According to NY labor laws, the following employees are considered exempt:
Taxicab drivers, Members of Religious Orders, Certain Individuals Working for Religious or Charitable institutions, Camp Counselors, Individuals Working for a Fraternity, Sorority, Student or Faculty Association, and Part-time Babysitters.
[This is not an exhaustive list, please check with the NY Dept. of Labor website.]
Failure to correctly classify an employee can lead to an unintentional offense against labor laws.
- Allowing an employee to forfeit overtime pay.

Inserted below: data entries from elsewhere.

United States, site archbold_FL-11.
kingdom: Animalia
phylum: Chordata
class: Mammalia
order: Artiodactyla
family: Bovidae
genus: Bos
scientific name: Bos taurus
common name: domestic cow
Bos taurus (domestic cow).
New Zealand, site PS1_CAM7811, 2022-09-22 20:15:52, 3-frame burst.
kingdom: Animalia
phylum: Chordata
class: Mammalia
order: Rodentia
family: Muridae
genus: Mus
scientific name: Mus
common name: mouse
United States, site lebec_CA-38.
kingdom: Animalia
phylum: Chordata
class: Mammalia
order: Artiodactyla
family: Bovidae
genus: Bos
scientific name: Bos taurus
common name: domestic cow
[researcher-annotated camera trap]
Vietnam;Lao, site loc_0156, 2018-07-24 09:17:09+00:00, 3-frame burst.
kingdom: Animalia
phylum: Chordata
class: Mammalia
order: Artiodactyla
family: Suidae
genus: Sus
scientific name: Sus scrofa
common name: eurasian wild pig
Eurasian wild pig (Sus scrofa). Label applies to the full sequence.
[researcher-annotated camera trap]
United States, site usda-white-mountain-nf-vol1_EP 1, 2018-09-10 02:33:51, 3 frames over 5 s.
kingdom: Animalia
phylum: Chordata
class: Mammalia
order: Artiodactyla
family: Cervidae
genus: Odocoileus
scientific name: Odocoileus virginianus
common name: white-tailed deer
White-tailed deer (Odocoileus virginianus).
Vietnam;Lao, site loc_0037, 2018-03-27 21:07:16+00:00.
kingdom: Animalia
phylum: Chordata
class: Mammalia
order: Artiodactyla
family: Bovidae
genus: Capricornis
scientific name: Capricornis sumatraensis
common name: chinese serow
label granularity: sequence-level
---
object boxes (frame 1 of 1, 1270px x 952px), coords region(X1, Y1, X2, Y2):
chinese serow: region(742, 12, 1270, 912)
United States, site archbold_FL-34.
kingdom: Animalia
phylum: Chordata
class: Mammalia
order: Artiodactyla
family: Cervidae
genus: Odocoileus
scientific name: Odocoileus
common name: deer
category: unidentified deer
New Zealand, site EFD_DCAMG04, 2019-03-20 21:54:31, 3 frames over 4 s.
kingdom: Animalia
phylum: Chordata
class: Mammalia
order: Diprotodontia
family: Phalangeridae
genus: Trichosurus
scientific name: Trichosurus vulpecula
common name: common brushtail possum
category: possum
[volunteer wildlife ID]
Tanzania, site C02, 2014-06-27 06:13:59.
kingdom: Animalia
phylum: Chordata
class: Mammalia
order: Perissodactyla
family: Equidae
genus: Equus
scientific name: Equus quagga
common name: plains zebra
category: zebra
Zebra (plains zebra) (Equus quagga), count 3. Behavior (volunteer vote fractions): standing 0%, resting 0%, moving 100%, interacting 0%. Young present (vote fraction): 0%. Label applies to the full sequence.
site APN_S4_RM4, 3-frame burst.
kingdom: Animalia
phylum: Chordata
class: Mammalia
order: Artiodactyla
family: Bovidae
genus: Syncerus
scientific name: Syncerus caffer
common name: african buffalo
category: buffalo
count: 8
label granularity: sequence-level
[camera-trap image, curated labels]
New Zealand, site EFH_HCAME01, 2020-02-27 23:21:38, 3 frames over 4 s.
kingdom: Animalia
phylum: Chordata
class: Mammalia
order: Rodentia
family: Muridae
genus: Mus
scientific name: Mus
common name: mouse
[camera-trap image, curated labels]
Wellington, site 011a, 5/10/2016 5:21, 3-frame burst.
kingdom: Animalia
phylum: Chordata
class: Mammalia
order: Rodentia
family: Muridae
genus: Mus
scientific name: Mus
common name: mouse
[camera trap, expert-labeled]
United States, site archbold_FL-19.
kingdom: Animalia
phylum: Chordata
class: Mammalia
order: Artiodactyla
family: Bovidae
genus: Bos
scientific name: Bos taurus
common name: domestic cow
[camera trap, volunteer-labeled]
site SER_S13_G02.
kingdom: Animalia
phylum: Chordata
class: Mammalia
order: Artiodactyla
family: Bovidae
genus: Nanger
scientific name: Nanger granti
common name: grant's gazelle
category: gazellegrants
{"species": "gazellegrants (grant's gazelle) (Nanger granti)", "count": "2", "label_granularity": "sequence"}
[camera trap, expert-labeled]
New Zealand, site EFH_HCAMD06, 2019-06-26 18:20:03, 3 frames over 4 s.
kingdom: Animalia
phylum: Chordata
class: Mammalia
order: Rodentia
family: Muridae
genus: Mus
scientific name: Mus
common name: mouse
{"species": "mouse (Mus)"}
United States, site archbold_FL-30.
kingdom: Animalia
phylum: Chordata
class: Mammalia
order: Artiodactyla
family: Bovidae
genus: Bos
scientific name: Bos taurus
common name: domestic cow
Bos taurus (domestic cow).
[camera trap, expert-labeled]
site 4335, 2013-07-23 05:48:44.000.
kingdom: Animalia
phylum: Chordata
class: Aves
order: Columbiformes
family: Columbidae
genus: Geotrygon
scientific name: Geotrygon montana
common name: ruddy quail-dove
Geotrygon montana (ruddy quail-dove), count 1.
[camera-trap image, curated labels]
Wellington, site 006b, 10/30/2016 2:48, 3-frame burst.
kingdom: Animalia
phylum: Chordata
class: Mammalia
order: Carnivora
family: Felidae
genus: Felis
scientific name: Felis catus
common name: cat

Whether an employee makes an agreement to work longer hours for no overtime pay has no effect on the law. Employees that work overtime hours are required to receive overtime pay. The NY Labor dept. states that “An announcement by the employer that no overtime work will be permitted, or that overtime work will not be paid for unless authorized in advance, doesn’t cancel the employer’s obligation to pay overtime to workers for hours that they work.”
- Failing to include shift differentials, on-call pay or other “extras” in the overtime pay calculation.
Overtime should include all “bonus” pay you may get, to include performance-based bonuses and prizes awarded by your place of employment. Only including standard hourly pay in calculating overtime pay is in violation of NY Labor Laws.